Some preliminary questions: 1) Ion (Gr., verb), or where do you think you’re going? 2) Ecstasis, or why wax rhapsodic when you can be divine? 3) Real drag or, could that be anyone other than Mr. Mimesis herself? 4) Elenchus, or which will it be, truth or its consequences? 5) Poetry matters, or why is Plato so afraid of poets? 5) How rhetorically anti-rhetorical is Plato; how poetically anti-poetic? 6) Spelunking, or where did you get that torch, Socrates? 7) Mneme, mnemotechnics, anamnesis, meme, or what did you say your name was, Phaedrus? How do you spell that?
Session Three, 14 September mmix
Readings:
Aristotle (384-322 BC), Introduction, pp. 86-90; Poetics, pp. 90-117; from Rhetoric, pp. 117-121, in The Norton Anthology of Theory and Criticism.
Some preliminary questions: 1) Poetry or poetics, how does the difference matter? 2) Rhetoric, why must it be public? 3) Are your representative’s representations mediatic, objective, or mannerly? 4) Are you naturally theatrical, or just putting us on? 5) Peripeteia and purgation, or how does Aristotle differentiate himself from Plato? A handful of ways would be reasonable. 6) Why must you be good, appropriate, life-like, and consistent to be tragic, or is this epic understatement? 7) Phronesis, or how do you know when to be deliberative, judicial, or demonstrative, and why might it matter?
Session Four, 21 September mmix
Readings:
- Horace (65 BC-08 AD), Introduction, pp. 121-124; Ars Poetica, pp. 124-135, in The Norton Anthology of Theory and Criticism.
- Quintilian (ca. 30/35––ca. 100 AD), Introduction, pp. 155-157; from Institutio Oratoria, pp. 157-171, in The Norton Anthology of Theory and Criticism.
Some preliminary questions: 1) What alibi does Horace’s Ars Poetica rest on, and how did Quintilian give it cover? 2) Dulce et utile, or what does Horace learn from Aristotle about natural organics, and how does he edulcorate their artificial flavor? Why? 3) Parturient montes…, or how could a Muse turn into a mouse? 4) Iambus vs. troche, or why does the first make for “technical perfection” and the latter stumbles into squalor? And how does a spondee soar? And, heavens, what would Plato say of such libation highs? 5) Ut pictura poesis, or by what light might/could poetry be read? 6) How does Quintilian assuage the Aristotelian paradox of ethical instruction for the orator’s art of persuasion, otherwise called rhetoric? 7) How does Quintilian differentiate between a trope and a figure? 8) When is irony a trope and when is it a figure, or is it just dissimulation? 9) When does a metaphor morph into an allegory? 10) How does virtue equate with eloquence and what happens to Plato in the process?

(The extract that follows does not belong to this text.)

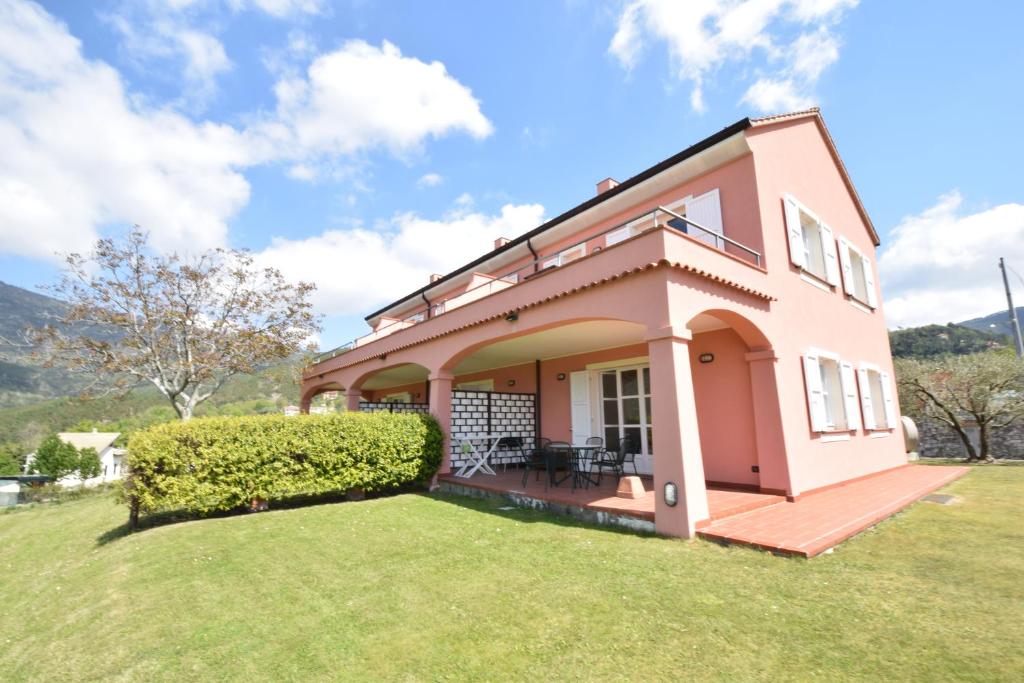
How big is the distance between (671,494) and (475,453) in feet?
21.3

Session Five, 28 September mmix
Readings:
- Longinus (1st century AD), Introduction, pp. 135-137; from On Sublimity, pp. 138-154, in The Norton Anthology of Theory and Criticism.

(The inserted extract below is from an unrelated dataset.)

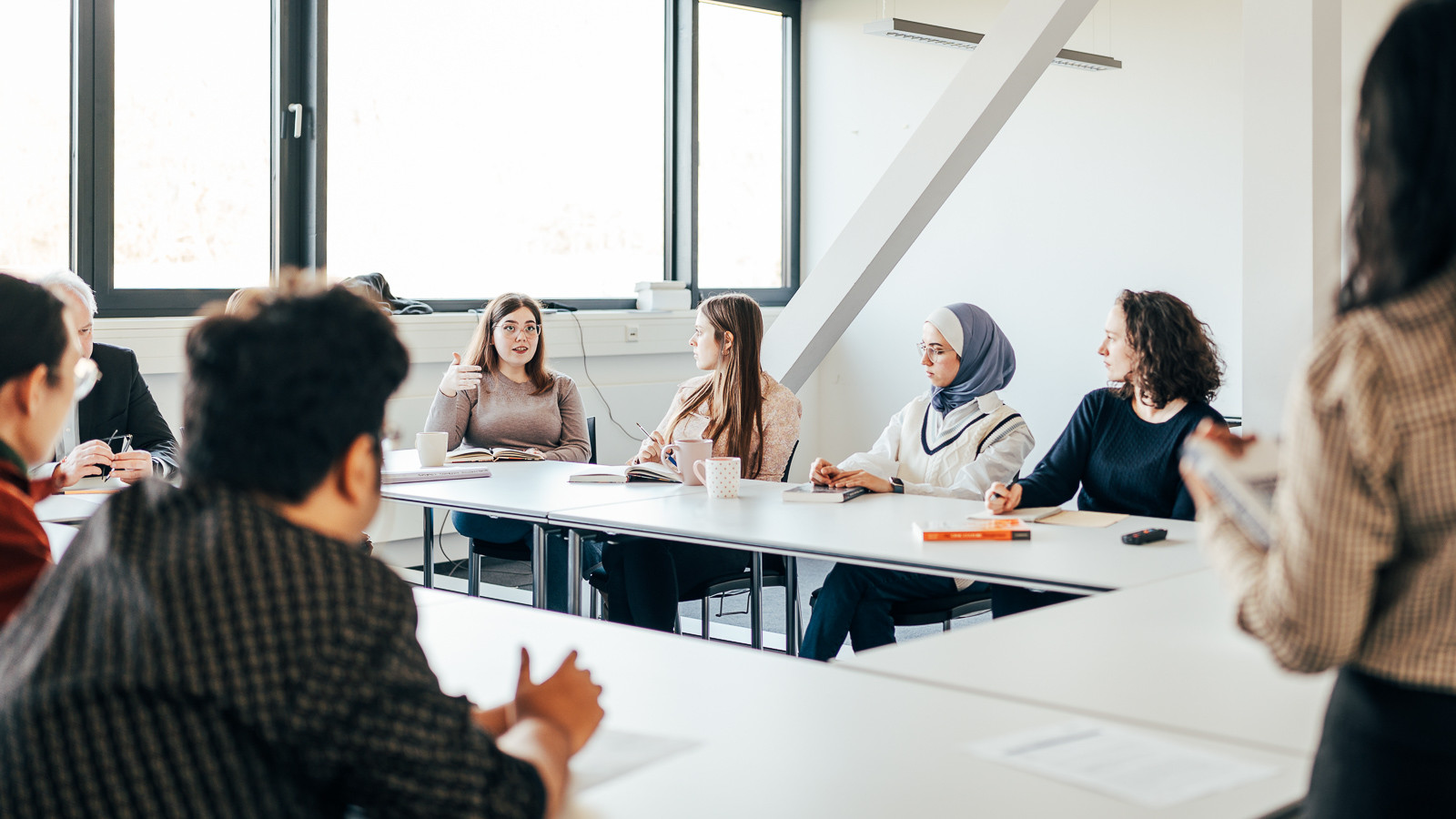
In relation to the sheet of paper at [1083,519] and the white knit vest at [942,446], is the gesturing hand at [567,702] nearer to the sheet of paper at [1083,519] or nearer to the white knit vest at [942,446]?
the sheet of paper at [1083,519]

- Lu Chi (261-303 AD), “Essay on Literature [Wen Fu]” at: http://www.humanistictexts.org/luchi.htm
Some preliminary questions: 1) Soaring highs, again, or what happens to the “mad poet” in Plato, in Horace, and, now, in Longinus? 2) How does Longinus co-opt Plato and what would the latter think of it? 3) Must one be persuaded in order to be ecstatic, or does sublimity leapfrog eloquence and emotion? 4) Phantasia, or where does the image leave the imagination? 5) Conjuratio…, or how does Horace’s and Quintilian’s designing artificer become genial (and genuine!) sublime? 6) Hyperbaton…, what sort of baton is that and where does it march the reader? 7) How do Lu Chi’s and Longinus’ comments on precursors, on knowing and doing, on words and ineffability resonate with each other? 8) How does the scale of Lu Chi’s poetic horizon compare to Longinus’s economy of poetic extension? 9) How does Lu Chi construe inspiration, language, form, and composition for poetic effect? 10) What are the perils of such artistry in Longinus and in Lu Chi?